Petite chronique du Rio Dulce

Petite chronique du rio Dulce

 

Il y a quatre semaines que nous sommes revenus après quatre mois de pérégrinations européennes. Un mois pour reprendre nos marques plus difficiles dans un bateau en chantier. Hugo, notre ouvrier guatémaltèque a vécu en notre absence un drame familial qui l’a contraint à accumuler un retard imprévu dans les travaux demandés. Impossible de lui en vouloir. Perdre son jeune fils suite à une chute accidentelle et une longue agonie a été pour lui et sa famille une irréversible catastrophe dont il essaie tout doucement de se relever. Nous l’aidons de notre mieux en valorisant son travail lorsqu’il vient à bord avec sa jeune et sympathique équipe. Nous les approvisionnons en boissons rafraîchissantes qui les aident à assumer la chaleur torride à laquelle ils sont certes mieux adaptés que nous mais qui reste néanmoins un élément de pénibilité incontestable. Travailler même à l’ombre pendant une journée sans pluie relève ici de la performance, les températures dans le bateau fluctuant autour des 35-38°C !

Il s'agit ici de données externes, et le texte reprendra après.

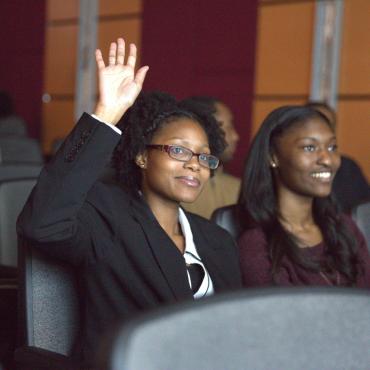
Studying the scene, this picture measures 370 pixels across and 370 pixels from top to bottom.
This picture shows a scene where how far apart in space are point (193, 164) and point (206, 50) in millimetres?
5306

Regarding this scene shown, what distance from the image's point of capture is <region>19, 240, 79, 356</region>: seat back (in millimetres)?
2055

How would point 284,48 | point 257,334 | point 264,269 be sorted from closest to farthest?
point 257,334
point 264,269
point 284,48

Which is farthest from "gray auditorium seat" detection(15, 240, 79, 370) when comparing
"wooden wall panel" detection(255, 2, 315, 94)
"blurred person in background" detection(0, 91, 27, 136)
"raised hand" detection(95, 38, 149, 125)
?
"blurred person in background" detection(0, 91, 27, 136)

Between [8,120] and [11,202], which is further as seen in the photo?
[8,120]

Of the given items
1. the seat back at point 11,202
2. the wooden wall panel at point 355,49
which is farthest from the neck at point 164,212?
the wooden wall panel at point 355,49

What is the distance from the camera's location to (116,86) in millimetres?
Answer: 1987

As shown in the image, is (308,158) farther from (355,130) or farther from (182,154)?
(355,130)

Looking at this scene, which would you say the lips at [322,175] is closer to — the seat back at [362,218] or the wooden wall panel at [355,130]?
the seat back at [362,218]

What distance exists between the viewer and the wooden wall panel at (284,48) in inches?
257

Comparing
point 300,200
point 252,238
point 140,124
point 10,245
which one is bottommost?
point 10,245

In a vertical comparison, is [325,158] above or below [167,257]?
above

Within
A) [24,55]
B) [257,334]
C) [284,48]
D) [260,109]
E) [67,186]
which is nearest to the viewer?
[257,334]

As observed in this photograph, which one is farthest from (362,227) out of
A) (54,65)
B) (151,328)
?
(54,65)

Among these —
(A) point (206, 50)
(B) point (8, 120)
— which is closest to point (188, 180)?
(A) point (206, 50)
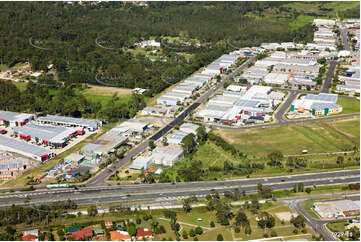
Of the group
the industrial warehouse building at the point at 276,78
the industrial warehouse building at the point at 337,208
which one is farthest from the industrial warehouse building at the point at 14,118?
the industrial warehouse building at the point at 337,208

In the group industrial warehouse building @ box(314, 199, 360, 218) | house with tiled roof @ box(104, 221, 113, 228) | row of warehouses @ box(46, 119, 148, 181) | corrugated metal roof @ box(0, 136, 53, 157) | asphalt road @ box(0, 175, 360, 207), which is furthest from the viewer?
corrugated metal roof @ box(0, 136, 53, 157)

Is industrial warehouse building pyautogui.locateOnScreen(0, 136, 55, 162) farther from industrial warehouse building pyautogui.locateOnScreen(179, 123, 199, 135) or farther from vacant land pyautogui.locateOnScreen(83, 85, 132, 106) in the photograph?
vacant land pyautogui.locateOnScreen(83, 85, 132, 106)

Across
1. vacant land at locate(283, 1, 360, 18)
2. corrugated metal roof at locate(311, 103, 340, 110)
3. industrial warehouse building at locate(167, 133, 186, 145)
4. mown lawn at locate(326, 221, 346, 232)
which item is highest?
vacant land at locate(283, 1, 360, 18)

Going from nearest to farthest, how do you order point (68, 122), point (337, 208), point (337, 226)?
1. point (337, 226)
2. point (337, 208)
3. point (68, 122)

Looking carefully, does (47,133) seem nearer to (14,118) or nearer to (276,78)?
(14,118)

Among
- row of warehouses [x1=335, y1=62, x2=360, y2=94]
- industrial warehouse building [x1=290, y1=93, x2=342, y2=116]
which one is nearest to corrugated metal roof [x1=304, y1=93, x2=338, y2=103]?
industrial warehouse building [x1=290, y1=93, x2=342, y2=116]

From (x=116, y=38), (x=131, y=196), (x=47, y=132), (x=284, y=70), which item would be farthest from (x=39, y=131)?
(x=116, y=38)

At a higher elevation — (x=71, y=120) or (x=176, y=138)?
(x=176, y=138)

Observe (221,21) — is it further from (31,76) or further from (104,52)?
(31,76)
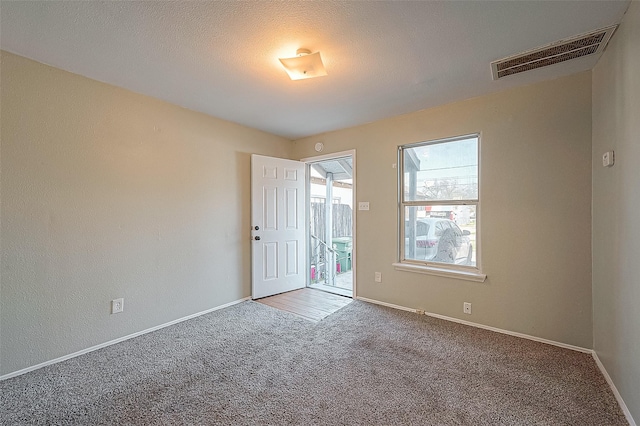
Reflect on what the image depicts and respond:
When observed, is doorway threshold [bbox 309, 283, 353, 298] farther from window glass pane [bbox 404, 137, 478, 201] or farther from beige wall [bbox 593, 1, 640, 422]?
beige wall [bbox 593, 1, 640, 422]

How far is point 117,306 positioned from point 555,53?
4.13 metres

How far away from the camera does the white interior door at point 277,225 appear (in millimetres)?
3633

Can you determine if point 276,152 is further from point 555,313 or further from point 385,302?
point 555,313

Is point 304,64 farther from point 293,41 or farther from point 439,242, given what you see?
point 439,242

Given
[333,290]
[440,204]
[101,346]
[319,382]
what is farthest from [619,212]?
[101,346]

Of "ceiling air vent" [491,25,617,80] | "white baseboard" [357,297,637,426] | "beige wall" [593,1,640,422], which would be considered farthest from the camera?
"ceiling air vent" [491,25,617,80]

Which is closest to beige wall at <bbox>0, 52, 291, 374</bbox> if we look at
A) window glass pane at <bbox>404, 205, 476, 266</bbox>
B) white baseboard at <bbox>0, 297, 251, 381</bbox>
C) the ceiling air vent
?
white baseboard at <bbox>0, 297, 251, 381</bbox>

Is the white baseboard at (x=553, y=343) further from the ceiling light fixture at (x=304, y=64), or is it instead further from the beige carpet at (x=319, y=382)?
the ceiling light fixture at (x=304, y=64)

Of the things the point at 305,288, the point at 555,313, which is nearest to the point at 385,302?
the point at 305,288

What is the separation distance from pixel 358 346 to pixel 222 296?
183 cm

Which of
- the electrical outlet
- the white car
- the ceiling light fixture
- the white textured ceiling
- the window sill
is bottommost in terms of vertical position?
the electrical outlet

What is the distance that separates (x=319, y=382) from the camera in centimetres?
186

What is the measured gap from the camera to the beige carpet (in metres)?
1.55

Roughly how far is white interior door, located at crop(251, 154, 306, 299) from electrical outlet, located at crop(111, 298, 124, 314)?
147 cm
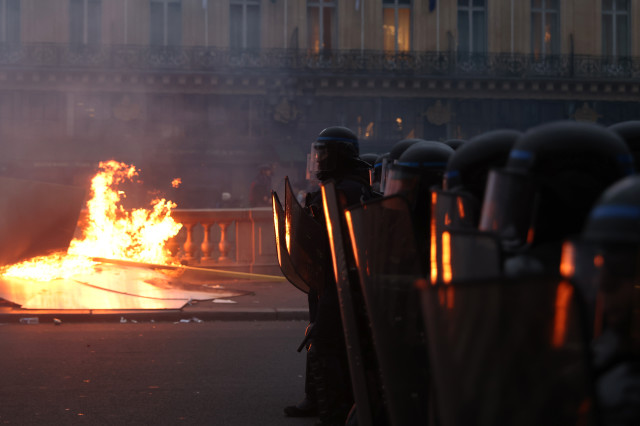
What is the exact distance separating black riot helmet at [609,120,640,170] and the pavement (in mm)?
6204

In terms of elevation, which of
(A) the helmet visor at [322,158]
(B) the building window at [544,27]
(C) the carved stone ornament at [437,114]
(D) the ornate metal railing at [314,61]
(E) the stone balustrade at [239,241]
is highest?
(B) the building window at [544,27]

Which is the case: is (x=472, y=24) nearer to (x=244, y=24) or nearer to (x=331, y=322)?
(x=244, y=24)

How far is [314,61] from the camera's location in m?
26.5

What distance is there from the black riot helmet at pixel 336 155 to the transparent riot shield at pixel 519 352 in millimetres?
3248

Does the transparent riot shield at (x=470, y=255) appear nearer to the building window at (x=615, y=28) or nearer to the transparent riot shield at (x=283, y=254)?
the transparent riot shield at (x=283, y=254)

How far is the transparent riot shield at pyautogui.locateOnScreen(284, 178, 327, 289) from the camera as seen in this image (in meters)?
4.03

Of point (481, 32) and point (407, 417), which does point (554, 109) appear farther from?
point (407, 417)

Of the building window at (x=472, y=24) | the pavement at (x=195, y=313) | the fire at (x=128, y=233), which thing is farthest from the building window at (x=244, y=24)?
the pavement at (x=195, y=313)

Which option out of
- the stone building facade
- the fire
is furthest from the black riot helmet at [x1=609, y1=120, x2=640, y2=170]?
the stone building facade

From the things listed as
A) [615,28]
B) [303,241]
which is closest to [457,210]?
[303,241]

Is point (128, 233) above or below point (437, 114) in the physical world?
below

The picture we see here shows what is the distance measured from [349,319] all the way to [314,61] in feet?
79.8

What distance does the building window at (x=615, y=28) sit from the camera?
27797mm

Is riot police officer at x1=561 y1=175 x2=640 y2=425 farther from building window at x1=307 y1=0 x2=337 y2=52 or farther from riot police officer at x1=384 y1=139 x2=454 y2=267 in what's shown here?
building window at x1=307 y1=0 x2=337 y2=52
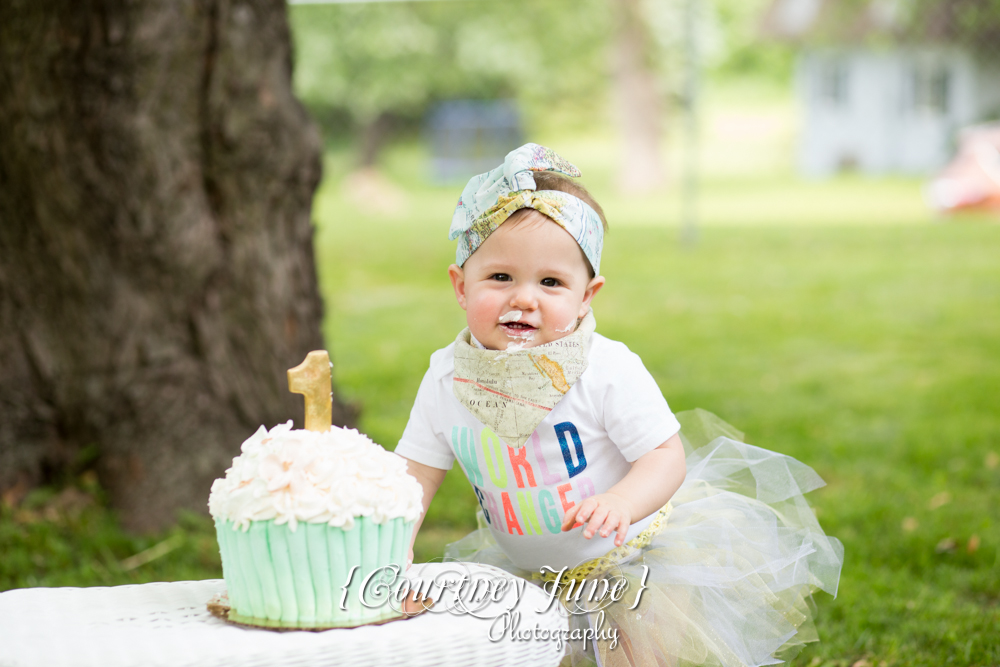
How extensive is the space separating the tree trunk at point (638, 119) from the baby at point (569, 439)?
1934 cm

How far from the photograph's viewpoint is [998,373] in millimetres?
6016

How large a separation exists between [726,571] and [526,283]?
0.77 metres

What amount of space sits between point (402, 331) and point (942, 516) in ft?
14.6

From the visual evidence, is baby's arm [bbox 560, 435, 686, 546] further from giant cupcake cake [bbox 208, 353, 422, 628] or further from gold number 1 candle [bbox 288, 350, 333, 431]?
gold number 1 candle [bbox 288, 350, 333, 431]

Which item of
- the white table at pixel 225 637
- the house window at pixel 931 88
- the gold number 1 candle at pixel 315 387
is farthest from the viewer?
the house window at pixel 931 88

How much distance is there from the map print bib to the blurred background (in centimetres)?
121

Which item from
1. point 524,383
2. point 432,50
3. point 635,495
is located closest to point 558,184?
point 524,383

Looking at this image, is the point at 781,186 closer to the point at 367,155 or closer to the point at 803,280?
the point at 367,155

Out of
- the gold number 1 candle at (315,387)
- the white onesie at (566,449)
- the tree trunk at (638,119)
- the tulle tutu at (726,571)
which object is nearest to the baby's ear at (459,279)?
the white onesie at (566,449)

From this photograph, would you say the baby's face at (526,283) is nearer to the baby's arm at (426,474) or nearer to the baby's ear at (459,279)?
the baby's ear at (459,279)

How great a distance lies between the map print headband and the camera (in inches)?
86.3

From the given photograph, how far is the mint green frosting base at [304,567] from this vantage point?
1782 mm

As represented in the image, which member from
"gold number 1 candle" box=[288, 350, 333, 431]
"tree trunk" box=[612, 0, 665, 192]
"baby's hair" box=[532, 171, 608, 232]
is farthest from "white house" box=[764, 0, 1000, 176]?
"gold number 1 candle" box=[288, 350, 333, 431]

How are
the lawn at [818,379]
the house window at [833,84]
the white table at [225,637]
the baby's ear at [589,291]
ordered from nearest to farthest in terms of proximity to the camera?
the white table at [225,637] < the baby's ear at [589,291] < the lawn at [818,379] < the house window at [833,84]
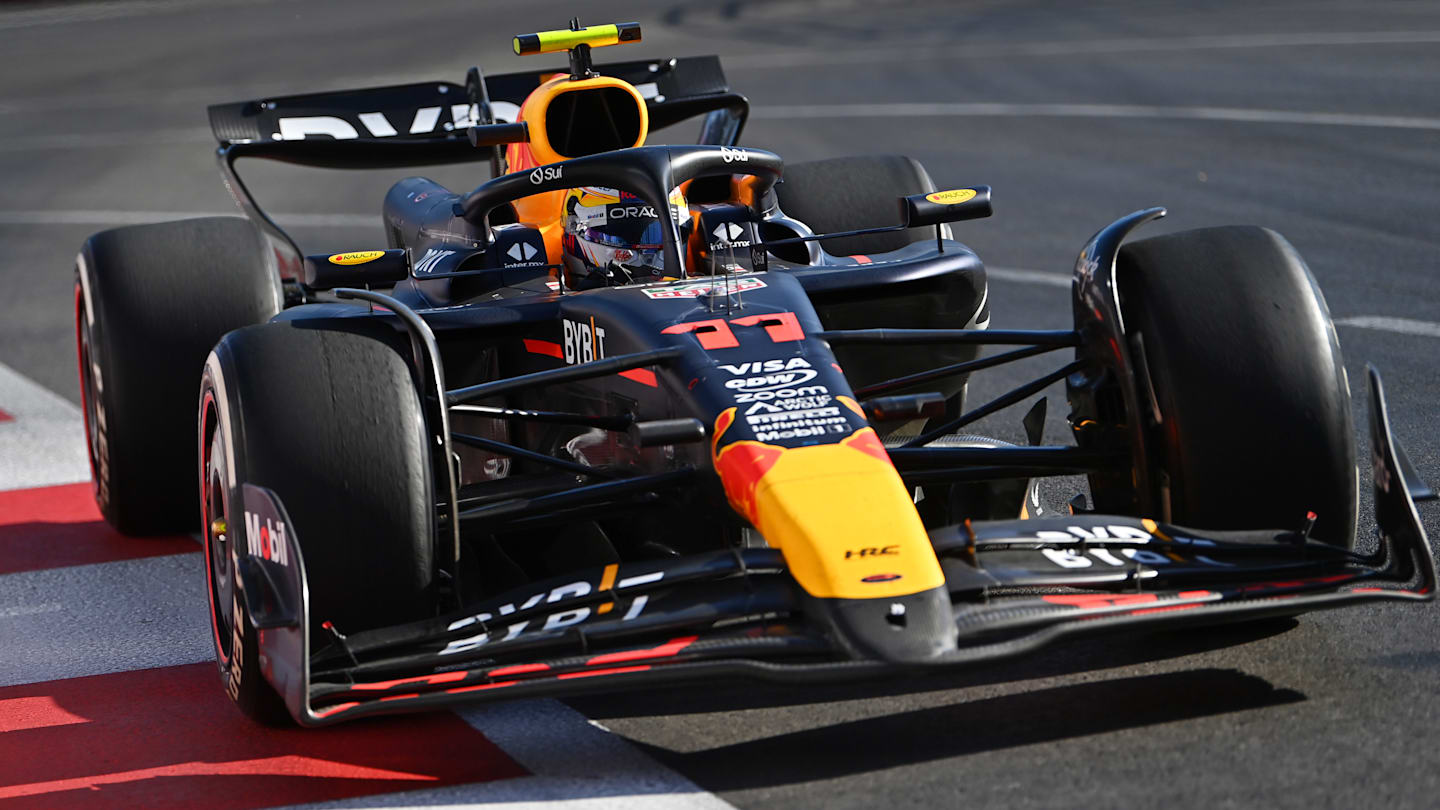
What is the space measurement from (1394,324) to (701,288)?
177 inches

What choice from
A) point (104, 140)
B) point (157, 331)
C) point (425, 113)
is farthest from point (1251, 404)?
point (104, 140)

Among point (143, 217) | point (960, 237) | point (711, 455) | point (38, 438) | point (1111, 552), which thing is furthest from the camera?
point (143, 217)

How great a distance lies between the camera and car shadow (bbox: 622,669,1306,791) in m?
4.02

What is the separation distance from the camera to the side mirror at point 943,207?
18.3 ft

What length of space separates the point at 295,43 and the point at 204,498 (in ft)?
74.6

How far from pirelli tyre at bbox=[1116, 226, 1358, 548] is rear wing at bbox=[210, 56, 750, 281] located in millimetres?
3349

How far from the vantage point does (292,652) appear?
161 inches

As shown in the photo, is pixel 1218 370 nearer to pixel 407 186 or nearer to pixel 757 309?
pixel 757 309

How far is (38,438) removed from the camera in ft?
27.2

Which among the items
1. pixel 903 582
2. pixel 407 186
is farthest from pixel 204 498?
pixel 407 186

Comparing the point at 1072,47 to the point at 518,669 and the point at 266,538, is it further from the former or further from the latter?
the point at 518,669

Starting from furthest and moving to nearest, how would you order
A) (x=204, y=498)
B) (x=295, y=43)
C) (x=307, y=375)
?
(x=295, y=43) → (x=204, y=498) → (x=307, y=375)

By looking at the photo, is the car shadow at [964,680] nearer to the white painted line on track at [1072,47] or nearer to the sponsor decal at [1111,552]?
the sponsor decal at [1111,552]

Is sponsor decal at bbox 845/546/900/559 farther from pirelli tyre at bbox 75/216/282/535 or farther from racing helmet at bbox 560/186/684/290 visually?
pirelli tyre at bbox 75/216/282/535
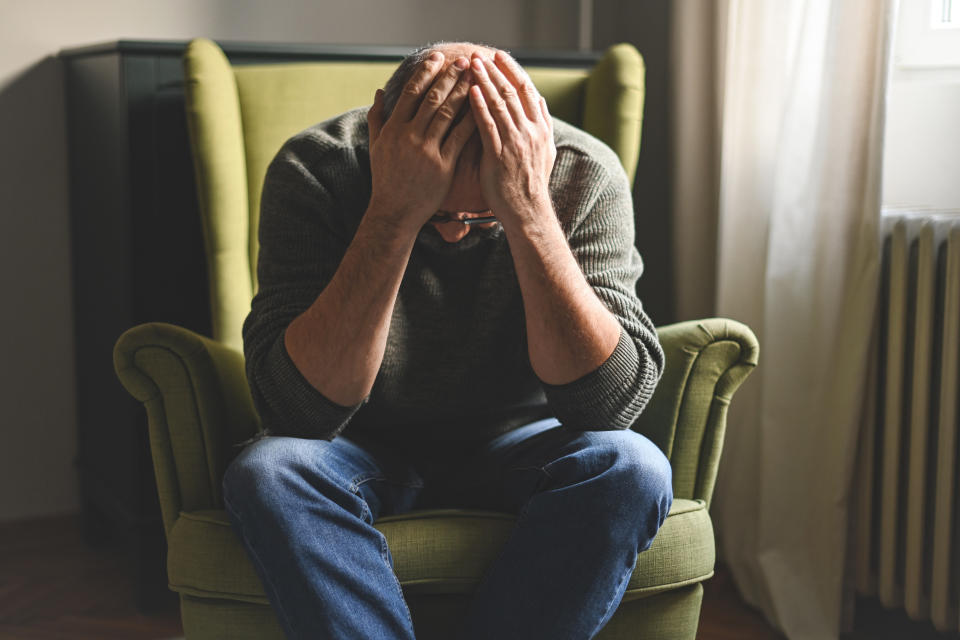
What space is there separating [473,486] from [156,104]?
38.1 inches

Fort heureusement, la Monkey Bay Marina où nous sommes amarrés comprend plusieurs avantages : elle est organisée comme une colocation où, cuisine (bien équipée), grande salle de séjour (où l’on peut prendre l’apéro, dîner, se reposer, faire son fitness), atelier (avec électricité, compresseur, perceuse, meuleuse,…) et douches/toilettes sont partagées par les équipages. Ainsi, Anglais, Américains, Canadiens, Russes, Belges, Guatémaltèques se côtoient dans une ambiance très conviviale. Chacun s’intéresse aux petites habitudes des uns et des autres, aux traditions, aux us et coutumes, bref tout un petit monde très cosmopolite bien agréable à vivre au quotidien. Cette convivialité comporte l’avantage de nous éloigner du bateau lorsqu’on y travaille ou lorsqu’il y fait trop chaud. La salle commune est couverte d’un toit de palmes très joli et ouvert à la brise qui vient rafraîchir fort heureusement l’atmosphère. Elle est équipée de grands ventilateurs qui permettent de mieux supporter la chaleur et c’est donc là que, assez souvent, on peut se retrouver pour un apéritif où chacun apporte sa contribution en « amuse-bouche ». Ce sont de précieux moments de partage qui stimulent mon apprentissage de l’anglais. Quant à celui de Marjo on peut dire qu’il fait partie de son bagage linguistique pour ainsi dire acquis ! Elle s’est maintenant jetée sur l’apprentissage de l’espagnol dans lequel elle progresse assez rapidement pour que j’en fasse des complexes ! Son incroyable don des langues me fascine. Il faut dire que quand elle cause, elle cause… et ces longues heures de pratique sont autant d’avantages par rapport au relatif mutisme qui me caractérise… en anglais comme en espagnol, d’ailleurs !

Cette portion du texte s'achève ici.